Hank III comes from country music royalty, but he and his famous father, Hank "Monday Night Football" Williams Jr., are about as close as Angelina Jolie and Jon Voight. Raised by his mom's family on a dairy farm in Arkansas, Hank III claims that all his rich daddy ever bought him was a drum kit.

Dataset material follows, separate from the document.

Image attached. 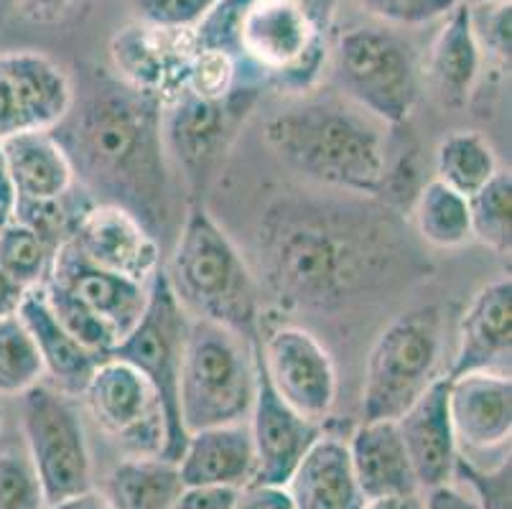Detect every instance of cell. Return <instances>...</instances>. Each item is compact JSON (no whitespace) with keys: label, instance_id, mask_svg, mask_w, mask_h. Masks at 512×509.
Wrapping results in <instances>:
<instances>
[{"label":"cell","instance_id":"obj_1","mask_svg":"<svg viewBox=\"0 0 512 509\" xmlns=\"http://www.w3.org/2000/svg\"><path fill=\"white\" fill-rule=\"evenodd\" d=\"M393 224L332 202L278 199L255 235L260 293L283 311H334L375 288L395 263Z\"/></svg>","mask_w":512,"mask_h":509},{"label":"cell","instance_id":"obj_2","mask_svg":"<svg viewBox=\"0 0 512 509\" xmlns=\"http://www.w3.org/2000/svg\"><path fill=\"white\" fill-rule=\"evenodd\" d=\"M164 105L123 79L92 74L74 87L67 118L51 130L67 151L74 179L102 204L136 214L156 235L171 217L169 153L161 130Z\"/></svg>","mask_w":512,"mask_h":509},{"label":"cell","instance_id":"obj_3","mask_svg":"<svg viewBox=\"0 0 512 509\" xmlns=\"http://www.w3.org/2000/svg\"><path fill=\"white\" fill-rule=\"evenodd\" d=\"M393 125L339 92H306L273 112L263 138L293 171L329 189L383 196L393 179Z\"/></svg>","mask_w":512,"mask_h":509},{"label":"cell","instance_id":"obj_4","mask_svg":"<svg viewBox=\"0 0 512 509\" xmlns=\"http://www.w3.org/2000/svg\"><path fill=\"white\" fill-rule=\"evenodd\" d=\"M166 283L192 319L214 321L245 339H260V286L248 260L202 202L186 207Z\"/></svg>","mask_w":512,"mask_h":509},{"label":"cell","instance_id":"obj_5","mask_svg":"<svg viewBox=\"0 0 512 509\" xmlns=\"http://www.w3.org/2000/svg\"><path fill=\"white\" fill-rule=\"evenodd\" d=\"M255 342L214 321L189 319L179 377L186 433L248 423L258 387Z\"/></svg>","mask_w":512,"mask_h":509},{"label":"cell","instance_id":"obj_6","mask_svg":"<svg viewBox=\"0 0 512 509\" xmlns=\"http://www.w3.org/2000/svg\"><path fill=\"white\" fill-rule=\"evenodd\" d=\"M327 31L288 0H250L237 28V62L248 87L306 95L327 64Z\"/></svg>","mask_w":512,"mask_h":509},{"label":"cell","instance_id":"obj_7","mask_svg":"<svg viewBox=\"0 0 512 509\" xmlns=\"http://www.w3.org/2000/svg\"><path fill=\"white\" fill-rule=\"evenodd\" d=\"M332 67L339 95L393 128L406 123L421 100V56L388 26L370 23L344 31Z\"/></svg>","mask_w":512,"mask_h":509},{"label":"cell","instance_id":"obj_8","mask_svg":"<svg viewBox=\"0 0 512 509\" xmlns=\"http://www.w3.org/2000/svg\"><path fill=\"white\" fill-rule=\"evenodd\" d=\"M444 314L418 306L390 321L375 339L362 382V420H398L441 375Z\"/></svg>","mask_w":512,"mask_h":509},{"label":"cell","instance_id":"obj_9","mask_svg":"<svg viewBox=\"0 0 512 509\" xmlns=\"http://www.w3.org/2000/svg\"><path fill=\"white\" fill-rule=\"evenodd\" d=\"M21 431L49 507L92 489V456L74 398L41 380L21 395Z\"/></svg>","mask_w":512,"mask_h":509},{"label":"cell","instance_id":"obj_10","mask_svg":"<svg viewBox=\"0 0 512 509\" xmlns=\"http://www.w3.org/2000/svg\"><path fill=\"white\" fill-rule=\"evenodd\" d=\"M189 319L192 316L181 308L166 283L164 270H158L148 288V303L141 321L110 352V357L123 359L130 367H136L156 390L158 400L164 405L166 423H169V446H166L164 459L174 464H179L181 451L189 438L179 413V377Z\"/></svg>","mask_w":512,"mask_h":509},{"label":"cell","instance_id":"obj_11","mask_svg":"<svg viewBox=\"0 0 512 509\" xmlns=\"http://www.w3.org/2000/svg\"><path fill=\"white\" fill-rule=\"evenodd\" d=\"M258 95L260 90L255 87H240L222 100H199L181 92L164 105L161 130L166 153L184 171L194 194H199L222 166Z\"/></svg>","mask_w":512,"mask_h":509},{"label":"cell","instance_id":"obj_12","mask_svg":"<svg viewBox=\"0 0 512 509\" xmlns=\"http://www.w3.org/2000/svg\"><path fill=\"white\" fill-rule=\"evenodd\" d=\"M82 403L105 436L128 456H166L169 423L151 382L128 362L105 357L82 390Z\"/></svg>","mask_w":512,"mask_h":509},{"label":"cell","instance_id":"obj_13","mask_svg":"<svg viewBox=\"0 0 512 509\" xmlns=\"http://www.w3.org/2000/svg\"><path fill=\"white\" fill-rule=\"evenodd\" d=\"M258 357L273 390L296 413L324 423L337 403V370L329 349L304 326L283 324L260 336Z\"/></svg>","mask_w":512,"mask_h":509},{"label":"cell","instance_id":"obj_14","mask_svg":"<svg viewBox=\"0 0 512 509\" xmlns=\"http://www.w3.org/2000/svg\"><path fill=\"white\" fill-rule=\"evenodd\" d=\"M449 380L456 454L479 469L510 461L512 382L505 372H467Z\"/></svg>","mask_w":512,"mask_h":509},{"label":"cell","instance_id":"obj_15","mask_svg":"<svg viewBox=\"0 0 512 509\" xmlns=\"http://www.w3.org/2000/svg\"><path fill=\"white\" fill-rule=\"evenodd\" d=\"M74 100V82L39 51L0 54V140L54 130Z\"/></svg>","mask_w":512,"mask_h":509},{"label":"cell","instance_id":"obj_16","mask_svg":"<svg viewBox=\"0 0 512 509\" xmlns=\"http://www.w3.org/2000/svg\"><path fill=\"white\" fill-rule=\"evenodd\" d=\"M197 49L194 28H161L143 21L123 26L110 41L118 79L156 97L161 105H169L184 92L186 69Z\"/></svg>","mask_w":512,"mask_h":509},{"label":"cell","instance_id":"obj_17","mask_svg":"<svg viewBox=\"0 0 512 509\" xmlns=\"http://www.w3.org/2000/svg\"><path fill=\"white\" fill-rule=\"evenodd\" d=\"M44 283L67 293L79 308H85L92 319L105 326L115 344L123 342L141 321L151 288V283H138L90 263L69 240L54 252Z\"/></svg>","mask_w":512,"mask_h":509},{"label":"cell","instance_id":"obj_18","mask_svg":"<svg viewBox=\"0 0 512 509\" xmlns=\"http://www.w3.org/2000/svg\"><path fill=\"white\" fill-rule=\"evenodd\" d=\"M260 342V339H258ZM255 342V370H258V387H255L253 410H250L248 428L255 448V484H273L286 487L296 466L306 456L311 446L321 438V423L304 418L291 408L286 400L273 390L271 380L265 375L258 357Z\"/></svg>","mask_w":512,"mask_h":509},{"label":"cell","instance_id":"obj_19","mask_svg":"<svg viewBox=\"0 0 512 509\" xmlns=\"http://www.w3.org/2000/svg\"><path fill=\"white\" fill-rule=\"evenodd\" d=\"M69 242L90 263L138 283H151L153 275L161 270V247L156 235L136 214L118 204L92 202L79 214Z\"/></svg>","mask_w":512,"mask_h":509},{"label":"cell","instance_id":"obj_20","mask_svg":"<svg viewBox=\"0 0 512 509\" xmlns=\"http://www.w3.org/2000/svg\"><path fill=\"white\" fill-rule=\"evenodd\" d=\"M512 354V283L497 278L479 288L464 308L456 334V352L446 377L467 372H505Z\"/></svg>","mask_w":512,"mask_h":509},{"label":"cell","instance_id":"obj_21","mask_svg":"<svg viewBox=\"0 0 512 509\" xmlns=\"http://www.w3.org/2000/svg\"><path fill=\"white\" fill-rule=\"evenodd\" d=\"M421 492L454 479L456 441L449 415V380L439 377L395 420Z\"/></svg>","mask_w":512,"mask_h":509},{"label":"cell","instance_id":"obj_22","mask_svg":"<svg viewBox=\"0 0 512 509\" xmlns=\"http://www.w3.org/2000/svg\"><path fill=\"white\" fill-rule=\"evenodd\" d=\"M184 487L235 489L255 482V448L248 423L189 433L179 459Z\"/></svg>","mask_w":512,"mask_h":509},{"label":"cell","instance_id":"obj_23","mask_svg":"<svg viewBox=\"0 0 512 509\" xmlns=\"http://www.w3.org/2000/svg\"><path fill=\"white\" fill-rule=\"evenodd\" d=\"M347 451L367 502L421 494L395 420H362L349 436Z\"/></svg>","mask_w":512,"mask_h":509},{"label":"cell","instance_id":"obj_24","mask_svg":"<svg viewBox=\"0 0 512 509\" xmlns=\"http://www.w3.org/2000/svg\"><path fill=\"white\" fill-rule=\"evenodd\" d=\"M18 316L29 329L31 339H34L36 349L44 362L46 382L62 390L69 398H79L85 390L87 380L95 372L97 364L105 357L90 352L87 347L74 339L57 314L51 311L49 301L44 296V288L36 286L23 293L21 303H18Z\"/></svg>","mask_w":512,"mask_h":509},{"label":"cell","instance_id":"obj_25","mask_svg":"<svg viewBox=\"0 0 512 509\" xmlns=\"http://www.w3.org/2000/svg\"><path fill=\"white\" fill-rule=\"evenodd\" d=\"M423 82L431 87L436 100L449 110H462L477 87L482 72V54L469 26V8L459 0L444 16L434 44L421 62Z\"/></svg>","mask_w":512,"mask_h":509},{"label":"cell","instance_id":"obj_26","mask_svg":"<svg viewBox=\"0 0 512 509\" xmlns=\"http://www.w3.org/2000/svg\"><path fill=\"white\" fill-rule=\"evenodd\" d=\"M296 509H365L367 497L352 471L347 441L321 433L286 482Z\"/></svg>","mask_w":512,"mask_h":509},{"label":"cell","instance_id":"obj_27","mask_svg":"<svg viewBox=\"0 0 512 509\" xmlns=\"http://www.w3.org/2000/svg\"><path fill=\"white\" fill-rule=\"evenodd\" d=\"M16 199H57L77 186L67 151L51 130L0 140Z\"/></svg>","mask_w":512,"mask_h":509},{"label":"cell","instance_id":"obj_28","mask_svg":"<svg viewBox=\"0 0 512 509\" xmlns=\"http://www.w3.org/2000/svg\"><path fill=\"white\" fill-rule=\"evenodd\" d=\"M184 489L174 461L128 456L107 474L102 494L113 509H171Z\"/></svg>","mask_w":512,"mask_h":509},{"label":"cell","instance_id":"obj_29","mask_svg":"<svg viewBox=\"0 0 512 509\" xmlns=\"http://www.w3.org/2000/svg\"><path fill=\"white\" fill-rule=\"evenodd\" d=\"M436 181L456 194L472 196L500 171L495 148L479 130H454L436 146Z\"/></svg>","mask_w":512,"mask_h":509},{"label":"cell","instance_id":"obj_30","mask_svg":"<svg viewBox=\"0 0 512 509\" xmlns=\"http://www.w3.org/2000/svg\"><path fill=\"white\" fill-rule=\"evenodd\" d=\"M413 222L421 240L439 250H459L474 242L467 196L456 194L436 179L423 184L416 194Z\"/></svg>","mask_w":512,"mask_h":509},{"label":"cell","instance_id":"obj_31","mask_svg":"<svg viewBox=\"0 0 512 509\" xmlns=\"http://www.w3.org/2000/svg\"><path fill=\"white\" fill-rule=\"evenodd\" d=\"M41 380L44 362L21 316H0V398H21Z\"/></svg>","mask_w":512,"mask_h":509},{"label":"cell","instance_id":"obj_32","mask_svg":"<svg viewBox=\"0 0 512 509\" xmlns=\"http://www.w3.org/2000/svg\"><path fill=\"white\" fill-rule=\"evenodd\" d=\"M54 252V247L16 219L8 217L0 227V273L23 291L44 283Z\"/></svg>","mask_w":512,"mask_h":509},{"label":"cell","instance_id":"obj_33","mask_svg":"<svg viewBox=\"0 0 512 509\" xmlns=\"http://www.w3.org/2000/svg\"><path fill=\"white\" fill-rule=\"evenodd\" d=\"M472 219V240L495 250L497 255H510L512 242V179L510 171H497L477 194L467 199Z\"/></svg>","mask_w":512,"mask_h":509},{"label":"cell","instance_id":"obj_34","mask_svg":"<svg viewBox=\"0 0 512 509\" xmlns=\"http://www.w3.org/2000/svg\"><path fill=\"white\" fill-rule=\"evenodd\" d=\"M240 87H248V84L242 79L237 56H232L225 49L199 46L194 59L189 62V69H186V95H194L199 100H222Z\"/></svg>","mask_w":512,"mask_h":509},{"label":"cell","instance_id":"obj_35","mask_svg":"<svg viewBox=\"0 0 512 509\" xmlns=\"http://www.w3.org/2000/svg\"><path fill=\"white\" fill-rule=\"evenodd\" d=\"M0 509H49L26 448L0 451Z\"/></svg>","mask_w":512,"mask_h":509},{"label":"cell","instance_id":"obj_36","mask_svg":"<svg viewBox=\"0 0 512 509\" xmlns=\"http://www.w3.org/2000/svg\"><path fill=\"white\" fill-rule=\"evenodd\" d=\"M469 8V26L479 46L482 59H492L497 64H510L512 51V3L495 0V3H477Z\"/></svg>","mask_w":512,"mask_h":509},{"label":"cell","instance_id":"obj_37","mask_svg":"<svg viewBox=\"0 0 512 509\" xmlns=\"http://www.w3.org/2000/svg\"><path fill=\"white\" fill-rule=\"evenodd\" d=\"M454 479H462L482 509H510V461L495 469H479L456 456Z\"/></svg>","mask_w":512,"mask_h":509},{"label":"cell","instance_id":"obj_38","mask_svg":"<svg viewBox=\"0 0 512 509\" xmlns=\"http://www.w3.org/2000/svg\"><path fill=\"white\" fill-rule=\"evenodd\" d=\"M370 16L393 26H423L444 18L459 0H357Z\"/></svg>","mask_w":512,"mask_h":509},{"label":"cell","instance_id":"obj_39","mask_svg":"<svg viewBox=\"0 0 512 509\" xmlns=\"http://www.w3.org/2000/svg\"><path fill=\"white\" fill-rule=\"evenodd\" d=\"M217 0H133L138 21L161 28H194Z\"/></svg>","mask_w":512,"mask_h":509},{"label":"cell","instance_id":"obj_40","mask_svg":"<svg viewBox=\"0 0 512 509\" xmlns=\"http://www.w3.org/2000/svg\"><path fill=\"white\" fill-rule=\"evenodd\" d=\"M232 509H296L286 487L273 484H248L237 492Z\"/></svg>","mask_w":512,"mask_h":509},{"label":"cell","instance_id":"obj_41","mask_svg":"<svg viewBox=\"0 0 512 509\" xmlns=\"http://www.w3.org/2000/svg\"><path fill=\"white\" fill-rule=\"evenodd\" d=\"M77 0H13V8L26 21L39 26H57L74 11Z\"/></svg>","mask_w":512,"mask_h":509},{"label":"cell","instance_id":"obj_42","mask_svg":"<svg viewBox=\"0 0 512 509\" xmlns=\"http://www.w3.org/2000/svg\"><path fill=\"white\" fill-rule=\"evenodd\" d=\"M237 492L235 489H209L186 487L179 494L171 509H232Z\"/></svg>","mask_w":512,"mask_h":509},{"label":"cell","instance_id":"obj_43","mask_svg":"<svg viewBox=\"0 0 512 509\" xmlns=\"http://www.w3.org/2000/svg\"><path fill=\"white\" fill-rule=\"evenodd\" d=\"M423 509H482L477 499L454 484H441V487L423 492Z\"/></svg>","mask_w":512,"mask_h":509},{"label":"cell","instance_id":"obj_44","mask_svg":"<svg viewBox=\"0 0 512 509\" xmlns=\"http://www.w3.org/2000/svg\"><path fill=\"white\" fill-rule=\"evenodd\" d=\"M293 6H299L301 11H306L311 16V21L319 28L329 31L332 26L334 11H337V0H288Z\"/></svg>","mask_w":512,"mask_h":509},{"label":"cell","instance_id":"obj_45","mask_svg":"<svg viewBox=\"0 0 512 509\" xmlns=\"http://www.w3.org/2000/svg\"><path fill=\"white\" fill-rule=\"evenodd\" d=\"M49 509H113V507H110V502L105 499V494L97 492V489L92 487L87 489V492L74 494V497L64 499V502L54 504V507Z\"/></svg>","mask_w":512,"mask_h":509},{"label":"cell","instance_id":"obj_46","mask_svg":"<svg viewBox=\"0 0 512 509\" xmlns=\"http://www.w3.org/2000/svg\"><path fill=\"white\" fill-rule=\"evenodd\" d=\"M13 204H16V189H13L6 153H3V146H0V212L11 214Z\"/></svg>","mask_w":512,"mask_h":509},{"label":"cell","instance_id":"obj_47","mask_svg":"<svg viewBox=\"0 0 512 509\" xmlns=\"http://www.w3.org/2000/svg\"><path fill=\"white\" fill-rule=\"evenodd\" d=\"M23 288H18L16 283L6 278V275L0 273V316H8V314H16L18 311V303L23 298Z\"/></svg>","mask_w":512,"mask_h":509},{"label":"cell","instance_id":"obj_48","mask_svg":"<svg viewBox=\"0 0 512 509\" xmlns=\"http://www.w3.org/2000/svg\"><path fill=\"white\" fill-rule=\"evenodd\" d=\"M365 509H423V492L406 494V497L372 499V502L365 504Z\"/></svg>","mask_w":512,"mask_h":509},{"label":"cell","instance_id":"obj_49","mask_svg":"<svg viewBox=\"0 0 512 509\" xmlns=\"http://www.w3.org/2000/svg\"><path fill=\"white\" fill-rule=\"evenodd\" d=\"M467 6H477V3H495V0H464Z\"/></svg>","mask_w":512,"mask_h":509},{"label":"cell","instance_id":"obj_50","mask_svg":"<svg viewBox=\"0 0 512 509\" xmlns=\"http://www.w3.org/2000/svg\"><path fill=\"white\" fill-rule=\"evenodd\" d=\"M3 423H6V415H3V408H0V433H3Z\"/></svg>","mask_w":512,"mask_h":509},{"label":"cell","instance_id":"obj_51","mask_svg":"<svg viewBox=\"0 0 512 509\" xmlns=\"http://www.w3.org/2000/svg\"><path fill=\"white\" fill-rule=\"evenodd\" d=\"M6 219H8V214L0 212V227H3V222H6Z\"/></svg>","mask_w":512,"mask_h":509}]
</instances>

It's payback time on the new song "If You Can't Help Your Own." The jaded son sneers, "I ain't got a thing to say to a man filled with greed." It's also highly rewarding to hear Hank III and his fierce band deliver rebellious two-step numbers like "Wild & Free" and "Me & My Friends." Slowing the tempo, "I Wish I Knew" is a brilliantly stirring breakup ballad.
With the same angular face and high lonesome moan of grandfather Hank Williams Sr., it's disturbing to hear Hank III candidly discuss his own self-guided demise, especially when you consider that the original Hank was found slumped over in the back of Cadillac en route to a gig, dead from a brimming B12 and morphine cocktail at age 29. Senior's final single? "I'll Never Get Out of This World Alive."
Hank III is 35 years old. and with each new album sounds, quite frankly, more strung-out and nihilistic, with the generous portions of entertainingly black humor found on past albums largely drowned out by deep despair. On the psychobilly blitz "Long Hauls and Close Calls" Hank III bellows, "I don't care if I die. … 'cause the devil is my friend." Even more troubling is "Candidate for Suicide." "Well, I hope I feel better when I'm riding in that hearse," he intones wearily, "and all my emotions have left me, and I no longer hurt." Come on, Shelton, you made another good album, now snap out of it. 3.5 stars
This article appears in Nov 5-11, 2008.